### Extract to read
##############################

Written Testimony on Accounting and Investor Protection Issues Raised by Enron And Other Public Companies
Chairman and CEO
Chairman Sarbanes, Ranking Member Gramm, members of the Senate Banking Committee, thank you for this opportunity to testify today on the vital, troubling and timely issues of investor protection and accounting highlighted by the collapse of Enron. It would be hard to overstate the human tragedy for Enron’s employees, pension-holders and investors caused by the failure of America’s seventh largest company.
Yet it is my firm hope that significant good can come of the collapse of Enron – in the form of better policies, oversight and regulatory structures to help restore the public’s trust in the fairness of our markets. That is the purpose of today’s hearing, and I am privileged to contribute my thoughts and the NASD’s experiences to this Committee’s thoughtful search for solutions.
Let me begin with a quick overview of the NASD – because who we are bears directly on both the substance of what I’ll be saying and on the usefulness of the private sector self-regulatory model that we embody.
The National Association of Securities Dealers is not a trade association, but rather, the world’s largest self-regulatory organization, or SRO. Under federal law, every one of the roughly 5,500 brokerage firms, nearly 90,000 branch offices and almost 700,000 registered representatives in the U.S. securities industry comes under our jurisdiction. To give you a sense of our scope and authority, it is vital to know that every brokerage firm in the United States that does business with the public must by law be a member of NASD. We have a staff of over 2000 employees in Washington, Rockville and district offices across the country and an annual budget exceeding $400 million.
For more than six decades, our mission and our mandate from Congress has been clear: to bring integrity to the markets and confidence to investors. We do this by licensing and setting qualification standards for industry participants, maintaining a massive registration database that includes qualification and disciplinary histories of all brokers and firms, writing rules to govern the conduct of brokerage firms and their employees, providing investor education and outreach, educating our members on legal and ethical standards, examining them for compliance with the federal securities laws and NASD and federal rules, investigating infractions, and disciplining those who fail to comply.
The NASD’s staffing and governance gives us independence from the industry, but we use industry expertise and resources extensively to accomplish our mission. And the standards we set are not mere "best practices," but enforceable regulatory rules; violations may result in significant fines or even expulsion from the securities industry.
History of Securities Self Regulation
The NASD’s history to a great degree is the history of securities self-regulation in our country. The stock exchanges, options and futures markets have self-regulatory responsibilities, but they are centered on the trading that takes place within their respective markets and relate only to the members of their markets.
Self-regulation of the securities markets has deep roots in the United States.

##############################

### Actions to take
[a] Retype the part of the Enron testimony that opens with the words containing "Let me begin" and closes with "that we embody.".
[b] Continue the Enron testimony, starting right after its final sentence.
The material after this point is not needed.

### Collection entries
##############################

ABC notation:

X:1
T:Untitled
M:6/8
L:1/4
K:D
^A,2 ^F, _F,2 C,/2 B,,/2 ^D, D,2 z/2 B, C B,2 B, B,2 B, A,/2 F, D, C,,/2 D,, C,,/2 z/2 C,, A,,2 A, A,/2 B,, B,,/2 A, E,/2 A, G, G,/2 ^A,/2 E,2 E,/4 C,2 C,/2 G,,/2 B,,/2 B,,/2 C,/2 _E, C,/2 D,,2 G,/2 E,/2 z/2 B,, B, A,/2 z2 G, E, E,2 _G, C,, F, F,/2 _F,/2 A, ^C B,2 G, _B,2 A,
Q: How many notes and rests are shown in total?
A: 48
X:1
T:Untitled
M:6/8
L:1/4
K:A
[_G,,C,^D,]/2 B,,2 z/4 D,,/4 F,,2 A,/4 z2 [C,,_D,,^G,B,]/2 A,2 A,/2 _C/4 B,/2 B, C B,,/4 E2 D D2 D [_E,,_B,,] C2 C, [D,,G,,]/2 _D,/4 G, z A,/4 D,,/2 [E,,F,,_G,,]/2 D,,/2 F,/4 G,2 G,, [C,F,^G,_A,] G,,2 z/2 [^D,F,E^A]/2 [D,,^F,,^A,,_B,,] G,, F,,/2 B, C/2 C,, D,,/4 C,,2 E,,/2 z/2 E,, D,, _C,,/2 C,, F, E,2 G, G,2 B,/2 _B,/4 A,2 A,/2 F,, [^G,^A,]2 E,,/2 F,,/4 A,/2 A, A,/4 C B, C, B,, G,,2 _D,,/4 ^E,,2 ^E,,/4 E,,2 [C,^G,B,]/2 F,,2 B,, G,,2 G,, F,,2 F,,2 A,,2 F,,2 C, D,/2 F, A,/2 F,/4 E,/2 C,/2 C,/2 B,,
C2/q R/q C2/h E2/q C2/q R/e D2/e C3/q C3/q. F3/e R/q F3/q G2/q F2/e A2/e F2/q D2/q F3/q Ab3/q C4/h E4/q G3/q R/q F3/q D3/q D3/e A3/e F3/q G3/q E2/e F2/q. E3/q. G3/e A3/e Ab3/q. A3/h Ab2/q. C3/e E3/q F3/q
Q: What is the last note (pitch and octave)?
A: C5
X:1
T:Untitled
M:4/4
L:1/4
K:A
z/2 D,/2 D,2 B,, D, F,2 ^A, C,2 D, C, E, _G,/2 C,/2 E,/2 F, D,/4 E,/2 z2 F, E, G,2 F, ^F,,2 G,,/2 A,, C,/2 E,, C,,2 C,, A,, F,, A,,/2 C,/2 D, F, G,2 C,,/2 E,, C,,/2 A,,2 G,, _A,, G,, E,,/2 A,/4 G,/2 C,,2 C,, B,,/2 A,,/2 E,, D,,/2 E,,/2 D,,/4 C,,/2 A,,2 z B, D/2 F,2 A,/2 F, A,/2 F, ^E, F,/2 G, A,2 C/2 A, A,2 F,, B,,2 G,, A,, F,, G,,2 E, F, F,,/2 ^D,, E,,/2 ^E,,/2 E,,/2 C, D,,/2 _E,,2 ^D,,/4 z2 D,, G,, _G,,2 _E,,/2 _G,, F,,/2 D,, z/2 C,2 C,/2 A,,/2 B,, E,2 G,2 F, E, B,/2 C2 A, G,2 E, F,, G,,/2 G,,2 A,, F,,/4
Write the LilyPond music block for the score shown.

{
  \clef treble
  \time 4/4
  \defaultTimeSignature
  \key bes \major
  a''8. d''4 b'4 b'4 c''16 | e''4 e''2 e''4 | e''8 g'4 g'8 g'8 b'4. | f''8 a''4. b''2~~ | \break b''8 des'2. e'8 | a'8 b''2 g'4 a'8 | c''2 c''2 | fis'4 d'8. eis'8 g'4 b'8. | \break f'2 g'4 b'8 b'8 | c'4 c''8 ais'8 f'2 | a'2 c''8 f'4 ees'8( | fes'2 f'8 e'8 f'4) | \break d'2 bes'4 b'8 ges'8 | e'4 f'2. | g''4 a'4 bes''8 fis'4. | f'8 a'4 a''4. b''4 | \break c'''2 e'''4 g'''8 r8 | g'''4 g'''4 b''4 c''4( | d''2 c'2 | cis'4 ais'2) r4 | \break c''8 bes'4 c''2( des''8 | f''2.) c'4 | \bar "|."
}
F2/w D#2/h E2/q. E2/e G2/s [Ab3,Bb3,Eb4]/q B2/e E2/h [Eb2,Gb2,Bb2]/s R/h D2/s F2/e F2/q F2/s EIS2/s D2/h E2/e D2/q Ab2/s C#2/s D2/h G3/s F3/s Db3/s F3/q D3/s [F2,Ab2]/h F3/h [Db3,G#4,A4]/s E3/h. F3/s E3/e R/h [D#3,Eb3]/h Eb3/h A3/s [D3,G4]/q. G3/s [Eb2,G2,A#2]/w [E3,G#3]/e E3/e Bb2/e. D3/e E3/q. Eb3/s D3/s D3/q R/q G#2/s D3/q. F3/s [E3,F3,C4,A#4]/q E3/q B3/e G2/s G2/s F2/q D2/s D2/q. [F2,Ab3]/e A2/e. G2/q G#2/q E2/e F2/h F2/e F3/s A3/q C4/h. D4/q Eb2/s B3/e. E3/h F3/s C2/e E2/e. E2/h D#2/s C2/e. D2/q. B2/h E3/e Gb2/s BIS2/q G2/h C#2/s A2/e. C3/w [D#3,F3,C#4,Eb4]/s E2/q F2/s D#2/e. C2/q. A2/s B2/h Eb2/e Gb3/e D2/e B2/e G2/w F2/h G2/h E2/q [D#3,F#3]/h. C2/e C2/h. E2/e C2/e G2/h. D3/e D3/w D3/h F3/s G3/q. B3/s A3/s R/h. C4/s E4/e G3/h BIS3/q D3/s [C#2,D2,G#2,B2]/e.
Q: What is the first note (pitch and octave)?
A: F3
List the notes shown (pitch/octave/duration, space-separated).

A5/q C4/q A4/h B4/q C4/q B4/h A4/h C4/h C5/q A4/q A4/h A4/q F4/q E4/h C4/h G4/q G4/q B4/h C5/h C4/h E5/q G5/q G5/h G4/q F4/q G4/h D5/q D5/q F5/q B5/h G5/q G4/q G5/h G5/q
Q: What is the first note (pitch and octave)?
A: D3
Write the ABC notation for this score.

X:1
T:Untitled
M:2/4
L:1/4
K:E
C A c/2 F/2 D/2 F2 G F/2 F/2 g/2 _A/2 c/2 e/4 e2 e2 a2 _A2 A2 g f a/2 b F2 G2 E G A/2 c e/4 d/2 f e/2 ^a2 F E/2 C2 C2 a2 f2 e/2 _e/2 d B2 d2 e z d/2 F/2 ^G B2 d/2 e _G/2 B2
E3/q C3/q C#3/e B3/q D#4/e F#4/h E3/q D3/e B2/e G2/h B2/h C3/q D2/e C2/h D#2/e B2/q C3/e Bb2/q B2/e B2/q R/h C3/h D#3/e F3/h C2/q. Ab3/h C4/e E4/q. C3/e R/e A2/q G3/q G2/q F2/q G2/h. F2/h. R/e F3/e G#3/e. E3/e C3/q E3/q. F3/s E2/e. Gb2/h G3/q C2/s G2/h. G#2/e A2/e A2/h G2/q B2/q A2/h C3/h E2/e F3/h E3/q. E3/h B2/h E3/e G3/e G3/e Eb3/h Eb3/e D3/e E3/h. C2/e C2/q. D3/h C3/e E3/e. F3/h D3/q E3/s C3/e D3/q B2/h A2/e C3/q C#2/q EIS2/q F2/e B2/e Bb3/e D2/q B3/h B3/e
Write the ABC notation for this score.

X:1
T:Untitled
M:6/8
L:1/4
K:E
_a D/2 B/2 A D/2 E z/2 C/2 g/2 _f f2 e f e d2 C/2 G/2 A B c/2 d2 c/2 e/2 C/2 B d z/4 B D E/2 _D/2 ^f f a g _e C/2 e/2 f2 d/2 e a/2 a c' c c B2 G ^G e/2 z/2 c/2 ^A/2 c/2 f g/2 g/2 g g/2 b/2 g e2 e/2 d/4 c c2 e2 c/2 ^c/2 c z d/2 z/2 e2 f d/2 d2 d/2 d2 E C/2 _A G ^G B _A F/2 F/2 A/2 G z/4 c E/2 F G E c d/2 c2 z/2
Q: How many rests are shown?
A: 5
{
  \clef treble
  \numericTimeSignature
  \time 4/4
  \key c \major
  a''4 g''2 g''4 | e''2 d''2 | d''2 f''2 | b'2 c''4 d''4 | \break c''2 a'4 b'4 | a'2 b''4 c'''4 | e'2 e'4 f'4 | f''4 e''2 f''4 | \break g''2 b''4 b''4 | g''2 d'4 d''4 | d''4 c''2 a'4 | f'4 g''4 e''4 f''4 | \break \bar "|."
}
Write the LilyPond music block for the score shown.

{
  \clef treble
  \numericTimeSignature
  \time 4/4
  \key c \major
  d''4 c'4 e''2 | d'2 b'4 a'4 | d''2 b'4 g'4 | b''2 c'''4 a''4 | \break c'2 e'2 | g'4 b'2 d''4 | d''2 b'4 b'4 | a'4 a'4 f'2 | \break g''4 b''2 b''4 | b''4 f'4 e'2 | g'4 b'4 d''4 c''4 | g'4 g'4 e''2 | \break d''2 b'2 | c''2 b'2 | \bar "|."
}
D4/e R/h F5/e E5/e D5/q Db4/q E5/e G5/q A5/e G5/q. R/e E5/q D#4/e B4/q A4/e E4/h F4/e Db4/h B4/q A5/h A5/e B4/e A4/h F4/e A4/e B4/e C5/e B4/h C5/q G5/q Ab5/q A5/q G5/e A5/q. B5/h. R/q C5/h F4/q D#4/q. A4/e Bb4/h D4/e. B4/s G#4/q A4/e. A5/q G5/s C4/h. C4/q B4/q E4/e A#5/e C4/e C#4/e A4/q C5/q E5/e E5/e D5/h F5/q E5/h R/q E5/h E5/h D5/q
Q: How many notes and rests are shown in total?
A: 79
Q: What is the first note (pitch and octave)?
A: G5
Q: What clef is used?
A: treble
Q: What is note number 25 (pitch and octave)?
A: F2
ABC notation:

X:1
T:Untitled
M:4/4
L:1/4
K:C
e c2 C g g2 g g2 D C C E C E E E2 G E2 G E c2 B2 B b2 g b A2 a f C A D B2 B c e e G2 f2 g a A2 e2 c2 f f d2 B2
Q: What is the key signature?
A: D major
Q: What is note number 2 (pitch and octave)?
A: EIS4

##############################

### Answers to the exercises
[a]
Let me begin with a quick overview of the NASD – because who we are bears directly on both the substance of what I’ll be saying and on the usefulness of the private sector self-regulatory model that we embody.

[b]
The Securities Exchange Act of 1934 (Exchange Act or 1934 Act) is the legal foundation for self-regulation of the exchange markets. In that Act, Congress set up a system under which the New York Stock Exchange, the American Stock Exchange and other securities exchanges, and through them their member seat holders, would form a regulatory front line for the newly created governmental regulator, the Securities and Exchange Commission (SEC).
Four years later, Congress felt that the market regulation focus of the 1934 Act was not sufficient and passed the Maloney Act of 1938. The Maloney Act authorized the formation and registration of national securities associations, which would supervise the conduct of their members subject to the oversight of the SEC.
In this way, Congress sought to "bring about self-discipline in conformity to law" and to foster "obedience to ethical standards" that went beyond the law. Senator Maloney intended that the securities industry "handle the problems of technical regulation," with the SEC "policing the submarginal fringe." The next year the National Association of Securities Dealers became the first-and still the only-registered national securities association.
From the creation in the 1930’s, to strengthened SEC oversight of self-regulation in the 1970’s, the industry and the government have worked together successfully. The concept of self-regulation is now so ingrained in our capital markets’ regulatory structure and the markets themselves are now so enormous in every sense of the word-numbers of investors, types of products, volume and dollar value of trading-that it has become almost impossible to imagine their success without self-regulation.
This evolution has not been without its false steps. In 1996 the SEC criticized the NASD in part for putting its interests as the operator of Nasdaq ahead of its responsibilities as the regulator of the entire industry. The NASD’s response was both decisive and instructive. It acted almost immediately to carve out NASD Regulation and The Nasdaq Stock Market (Nasdaq) as two distinct corporate entities, with separate Boards, management, and staff. And since then, we have taken this principle of independence even further, by spinning off Nasdaq entirely – with the sale of our last 27 percent of the company completed earlier this year.
While there were many other changes of less significance that resulted from the SEC’s report with respect to the NASD, the bottom line was a much-strengthened role for the NASD’s staff and a paring back of many roles traditionally played by the industry. Nonetheless, the active involvement of the industry in self-regulation has remained the mainstay of its success. And during the more than six decades since this system was established, investors worldwide have flocked to our markets.
The NASD’s Responsibilities
The NASD has a comprehensive regime of regulatory duties. We writes rules to govern the conduct of our member firms, examine them for compliance with these rules, and discipline members if they fail to comply. Our market integrity services include professional testing and training, licensing and registration; examination of our member firms; investigation and enforcement; dispute resolution; and investor education. We also monitor all trading on Nasdaq, the largest volume market in the world, and other select securities and derivative markets.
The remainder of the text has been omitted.